Boeing has pinned a crucial stretch of its recovery on a high-stakes mix of geopolitics, airline demand and the long search for the plane that follows the 737 Max.

Reports indicate China is weighing a deal for about 500 of Boeing’s 737 Max jets, a move that could ease a pressing aircraft shortage for Chinese airlines and hand President Donald Trump a visible trade victory. Boeing CEO Kelly Ortberg is expected to join the US delegation to China, and he has signaled that the trip could matter deeply for the company’s sales prospects, calling Trump’s visit “a meaningful opportunity for us.”

Boeing’s near-term hopes rest on selling the jet it has, even as it tries to define the jet it needs next.

The possible China order matters far beyond the headline number. Boeing needs stable demand, cleaner commercial momentum and proof that major customers still want the Max in scale. China, meanwhile, needs aircraft. That overlap gives both sides a reason to talk, even as trade politics shape the backdrop.

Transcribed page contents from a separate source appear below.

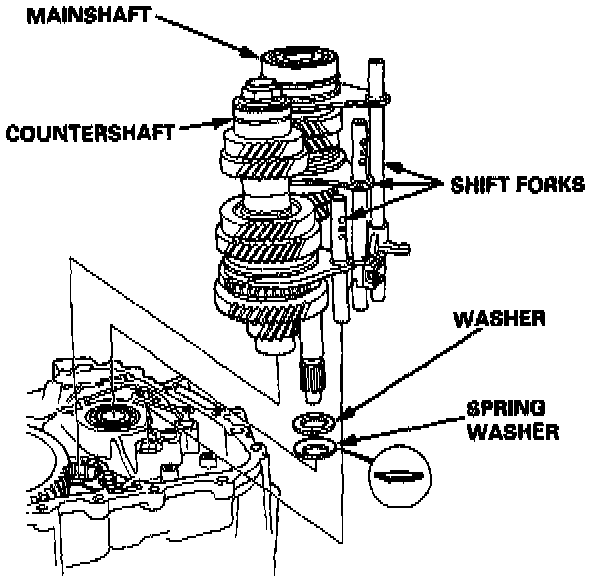 MAINSHAFT

COUNTERSHAFT

SHIFT FORKS

WASHER

SPRING WASHER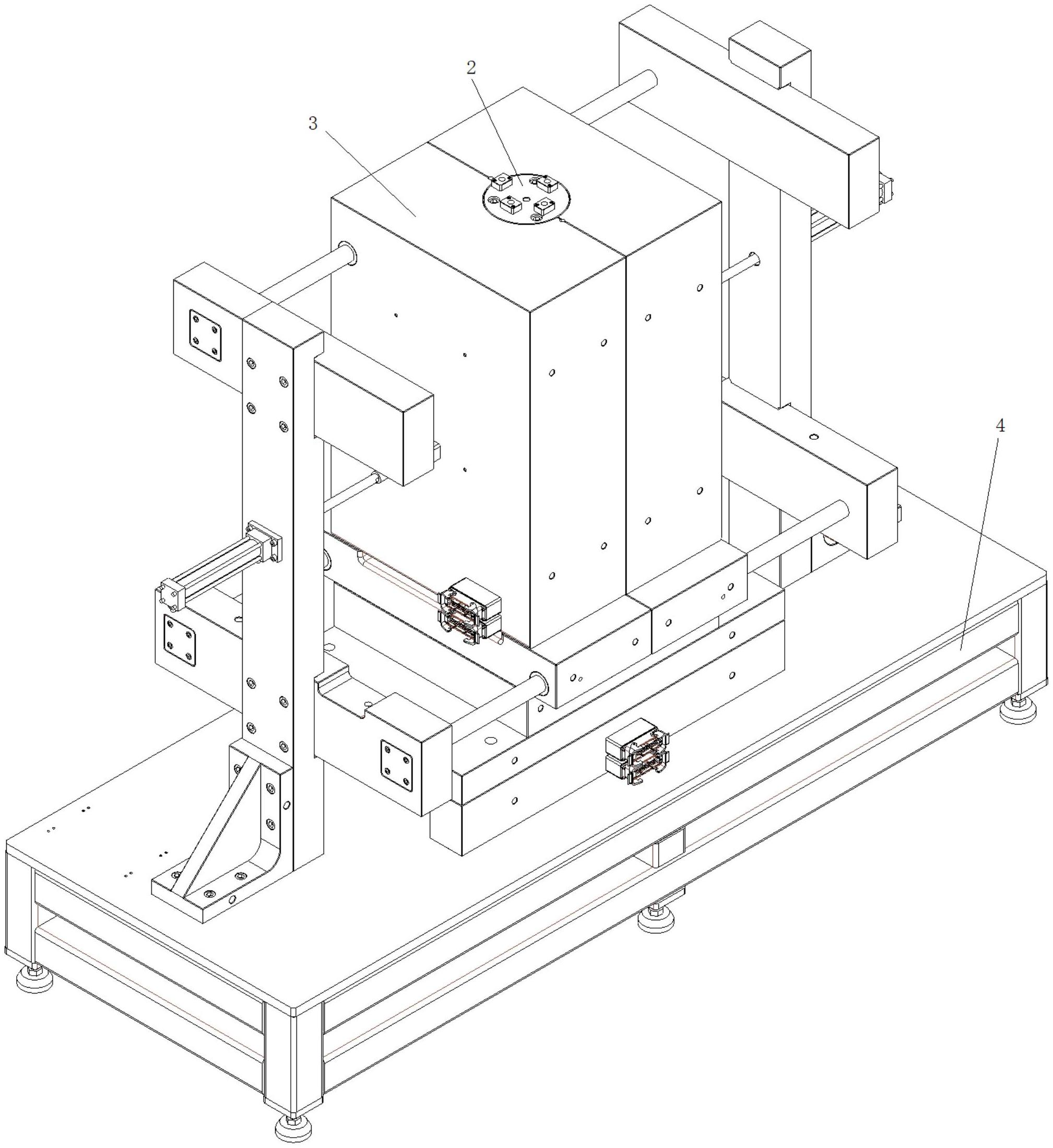 2
3
4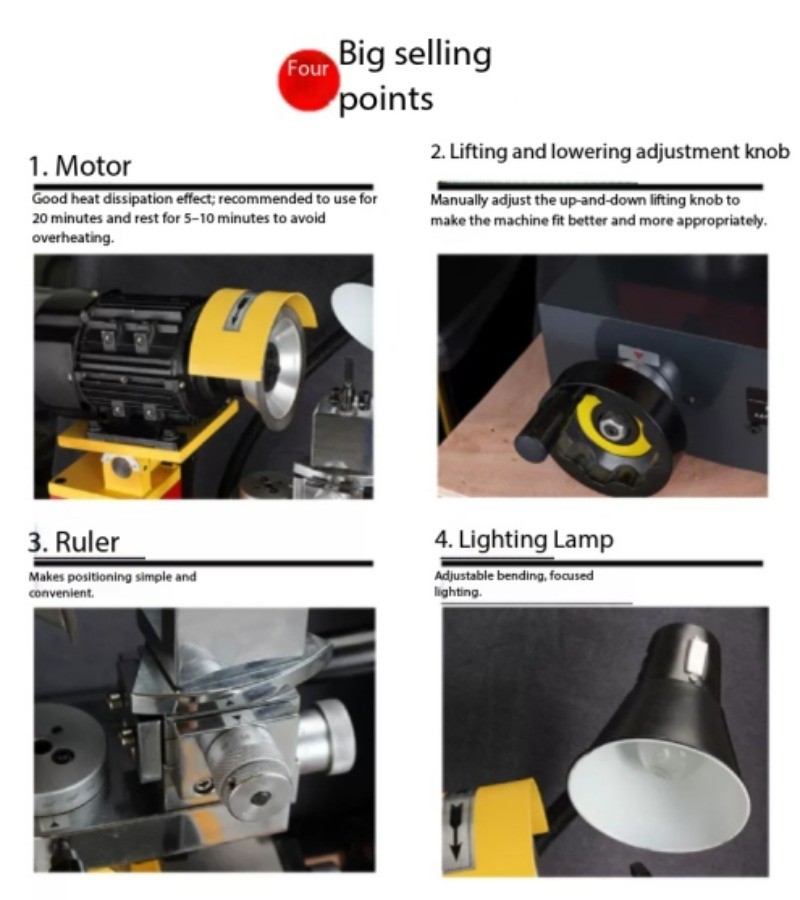 Four Big selling points

1. Motor

Good heat dissipation effect; recommended to use for 20 minutes and rest for 5–10 minutes to avoid overheating.

2. Lifting and lowering adjustment knob

Manually adjust the up-and-down lifting knob to make the machine fit better and more appropriately.

3. Ruler

Makes positioning simple and convenient.

4. Lighting Lamp

Adjustable bending, focused lighting.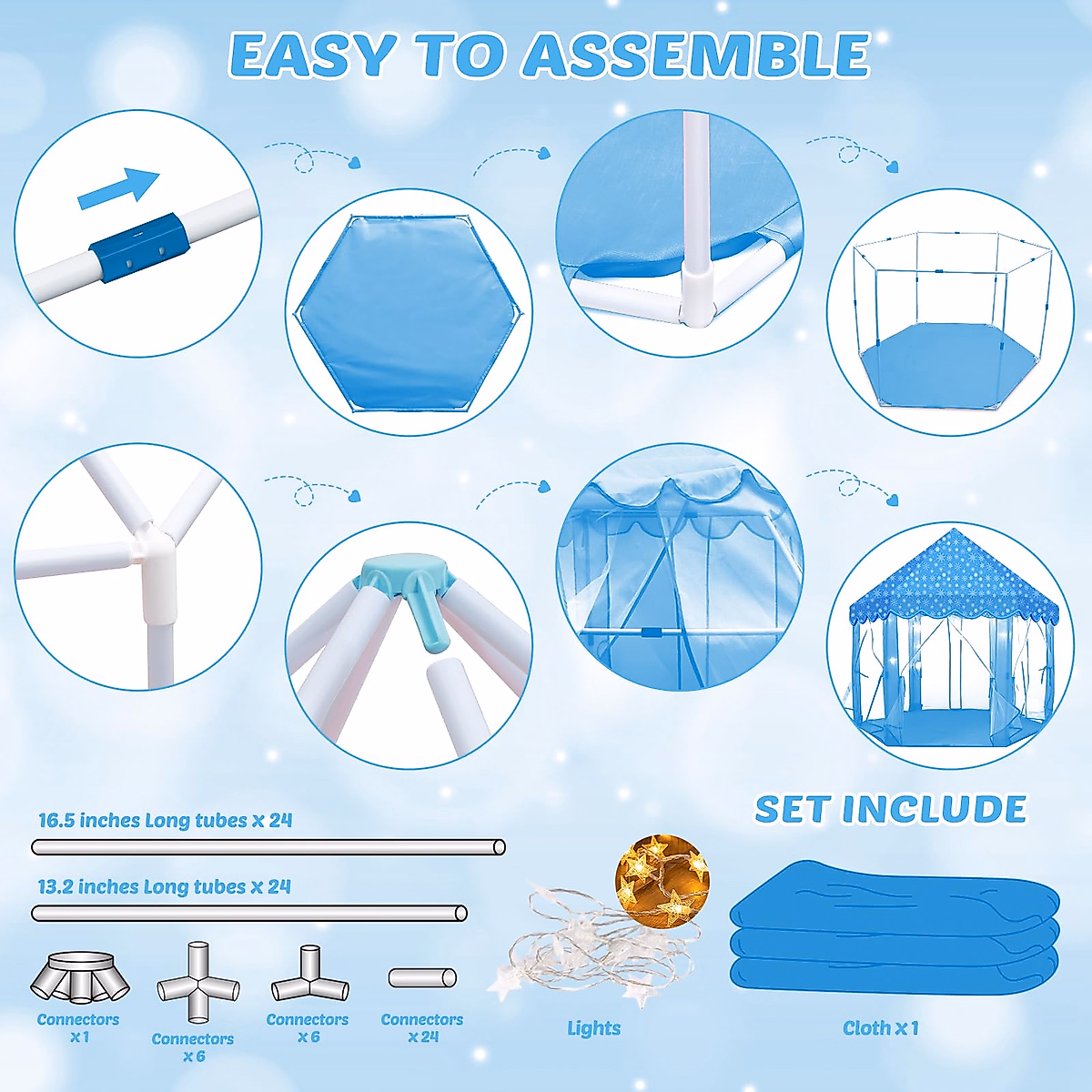 EASY TO ASSEMBLE

16.5 inches Long tubes x 24

13.2 inches Long tubes x 24

SET INCLUDE

Connectors x 1

Connectors x 6

Connectors x 6

Connectors x 24

Lights

Cloth x 1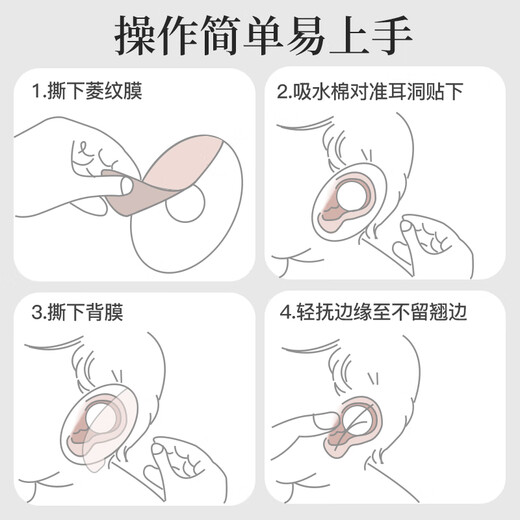 操作简单易上手

1.撕下菱纹膜

2.吸水棉对准耳洞贴下

3.撕下背膜

4.轻抚边缘至不留翘边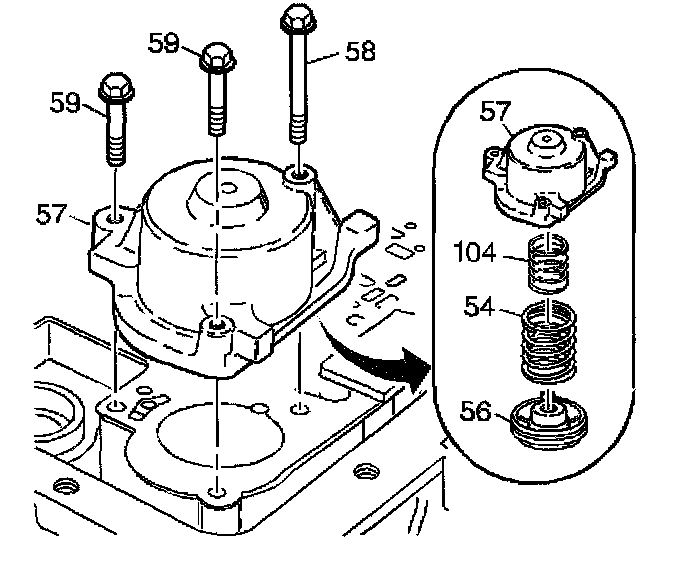 59
58
59
57
57
104
54
56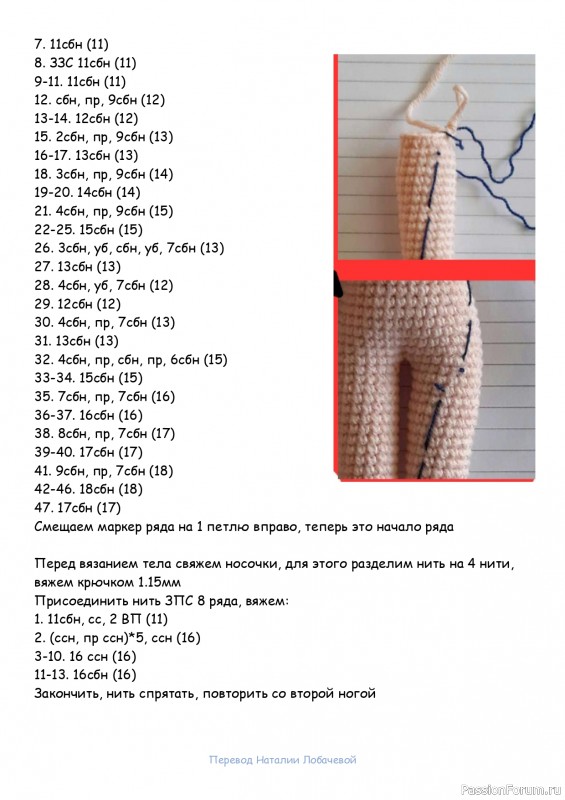 7. 11сбн (11)
8. ЗЗС 11сбн (11)
9-11. 11сбн (11)
12. сбн, пр, 9сбн (12)
13-14. 12сбн (12)
15. 2сбн, пр, 9сбн (13)
16-17. 13сбн (13)
18. 3сбн, пр, 9сбн (14)
19-20. 14сбн (14)
21. 4сбн, пр, 9сбн (15)
22-25. 15сбн (15)
26. 3сбн, уб, сбн, уб, 7сбн (13)
27. 13сбн (13)
28. 4сбн, уб, 7сбн (12)
29. 12сбн (12)
30. 4сбн, пр, 7сбн (13)
31. 13сбн (13)
32. 4сбн, пр, сбн, пр, 6сбн (15)
33-34. 15сбн (15)
35. 7сбн, пр, 7сбн (16)
36-37. 16сбн (16)
38. 8сбн, пр, 7сбн (17)
39-40. 17сбн (17)
41. 9сбн, пр, 7сбн (18)
42-46. 18сбн (18)
47. 17сбн (17)
Смещаем маркер ряда на 1 петлю вправо, теперь это начало ряда

Перед вязанием тела свяжем носочки, для этого разделим нить на 4 нити, вяжем крючком 1.15мм
Присоединить нить ЗПС 8 ряда, вяжем:
1. 11сбн, сс, 2 ВП (11)
2. (ссн, пр ссн)*5, ссн (16)
3-10. 16 ссн (16)
11-13. 16сбн (16)
Закончить, нить спрятать, повторить со второй ногой

Перевод Наталии Лобачевой

PassionForum.ru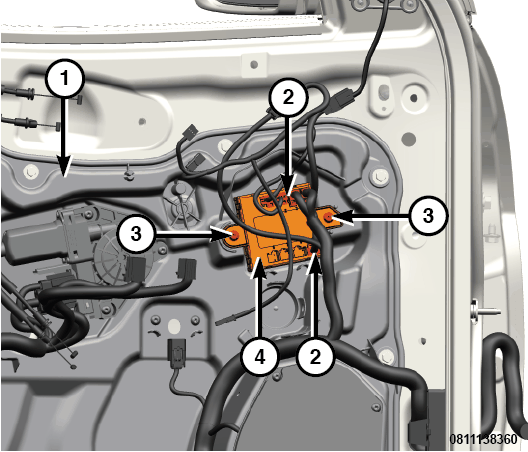 1
2
3
3
4
2
0811138360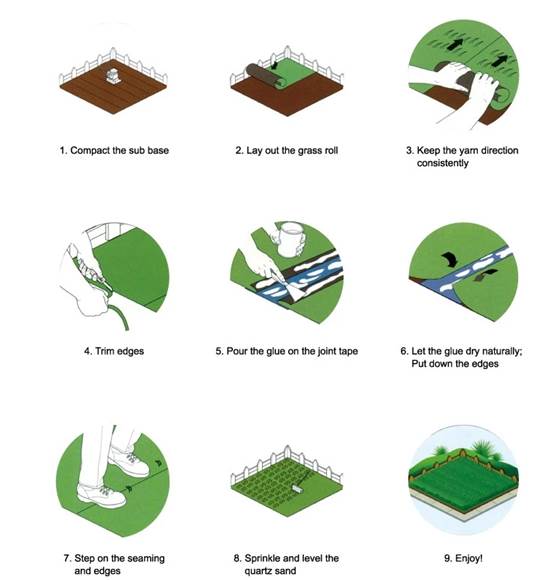 1. Compact the sub base

2. Lay out the grass roll

3. Keep the yarn direction consistently

4. Trim edges

5. Pour the glue on the joint tape

6. Let the glue dry naturally; Put down the edges

7. Step on the seaming and edges

8. Sprinkle and level the quartz sand

9. Enjoy!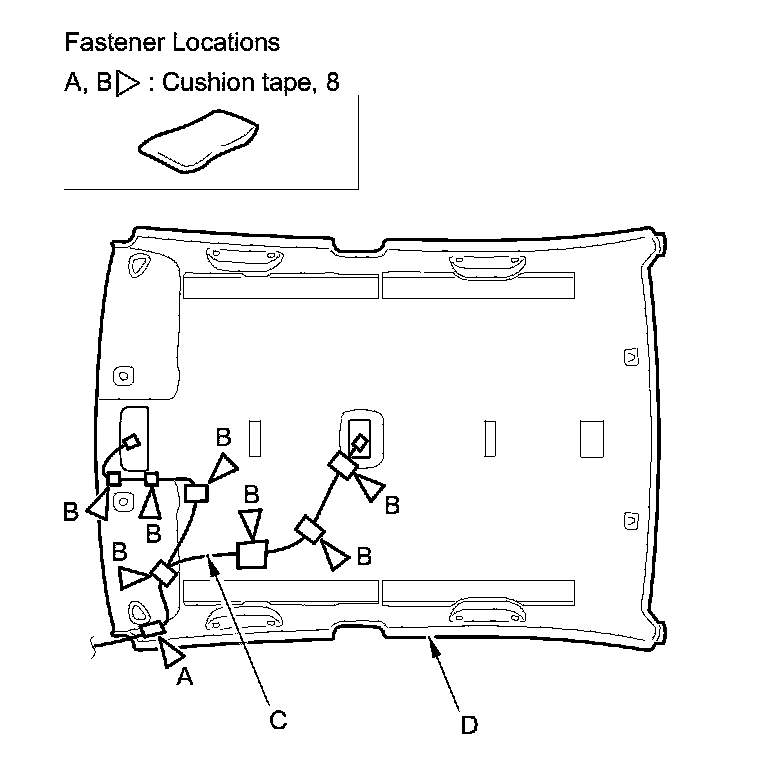 Fastener Locations

A, B ▷ : Cushion tape, 8

B
B
B
B
B
B
B
A
C
D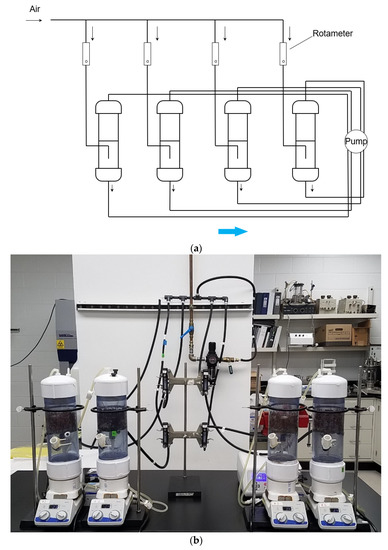 Air

Rotameter

Pump

(a)

(b)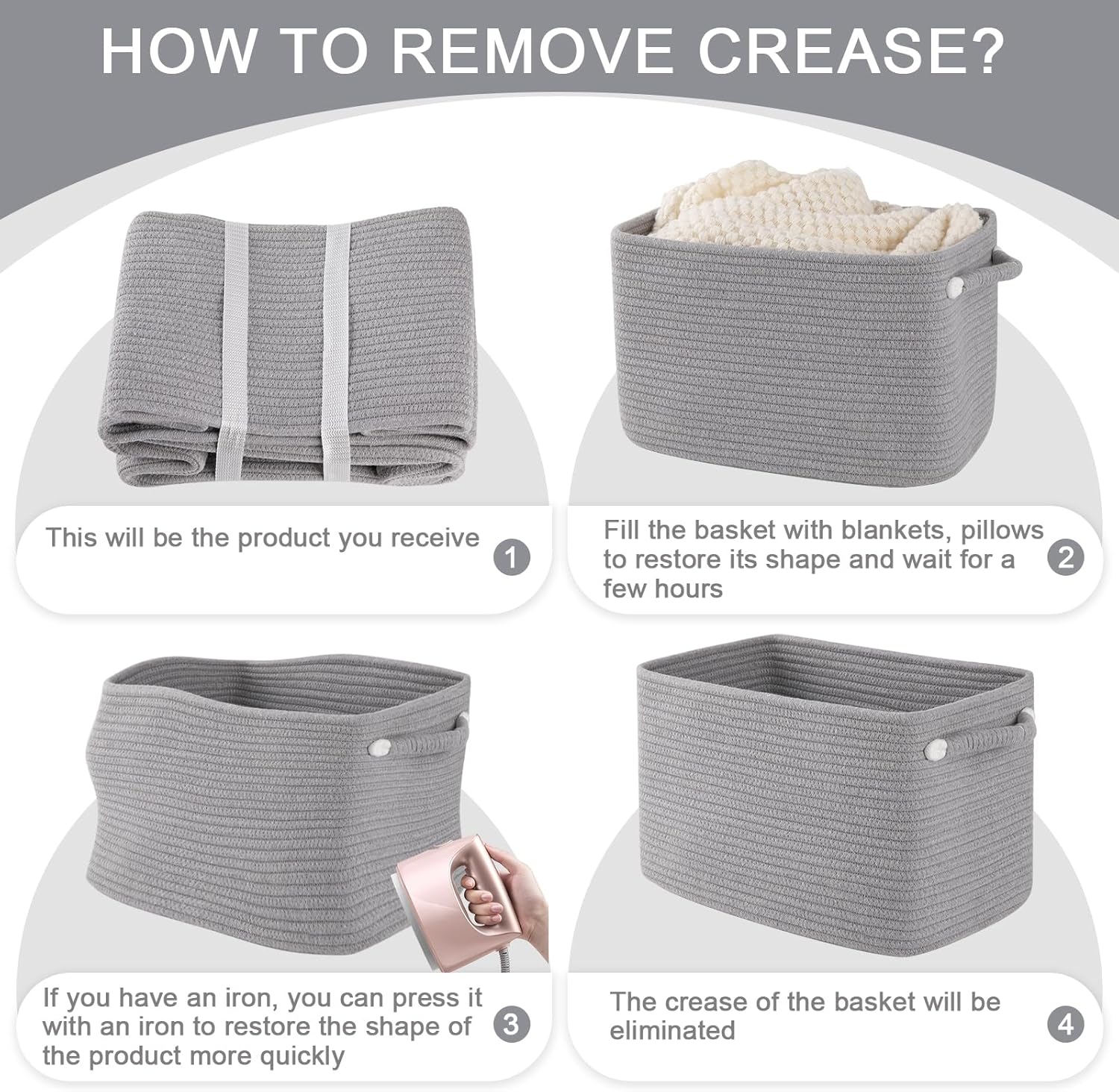 HOW TO REMOVE CREASE?

This will be the product you receive

1

Fill the basket with blankets, pillows to restore its shape and wait for a few hours

2

If you have an iron, you can press it with an iron to restore the shape of the product more quickly

3

The crease of the basket will be eliminated

4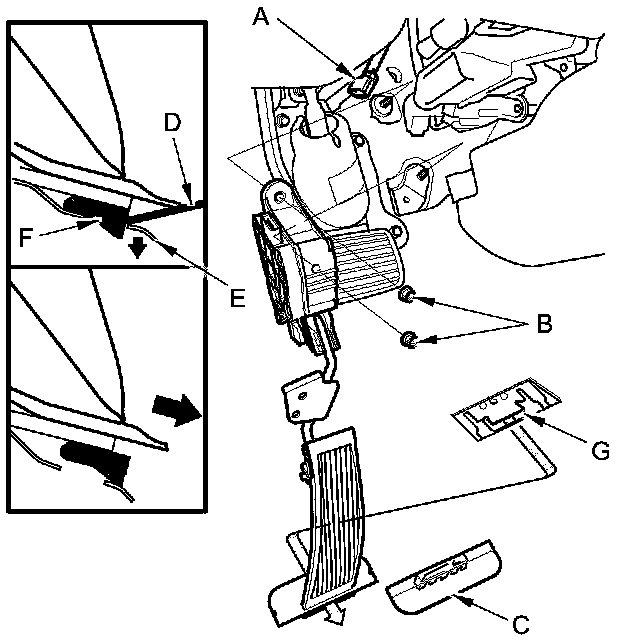 A
D
F
E
B
G
C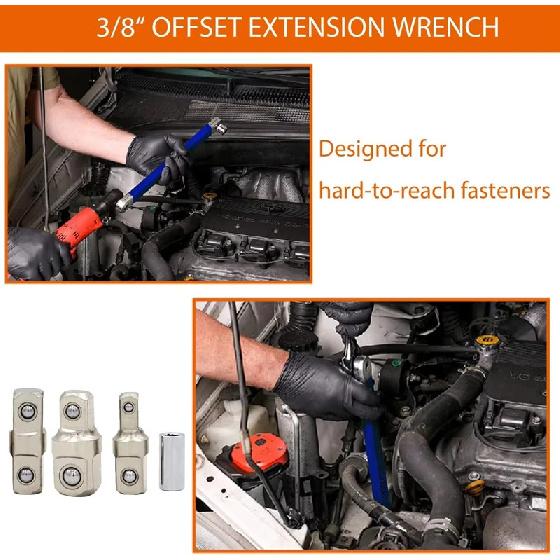 3/8" OFFSET EXTENSION WRENCH

Designed for hard-to-reach fasteners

Sources suggest any agreement would carry weight not just for Boeing’s order book, but for the broader US-China business relationship.

At the same time, Boeing is starting to sketch out a successor to the 737 Max. Early design preferences point to a single-aisle aircraft that looks more evolutionary than radical, with a formal launch expected around the turn of the decade. That approach suggests Boeing wants to lower risk after years of operational, financial and reputational strain rather than chase a dramatic technological leap.

Key Facts

  • China is considering a deal for about 500 Boeing 737 Max jets.
  • Kelly Ortberg is expected to join the US delegation to China.
  • Boeing is laying groundwork for a successor to the 737 Max.
  • Current design thinking points to an evolutionary single-aisle aircraft.

What happens next will test Boeing on two timelines at once. In the short run, investors and airlines will watch for signs that a China agreement takes shape. Over the longer term, the company must show that its next narrow-body jet can arrive on time, meet market needs and avoid the kind of all-or-nothing gamble Boeing can no longer afford. That combination could determine whether this is a real reset or just another hopeful chapter.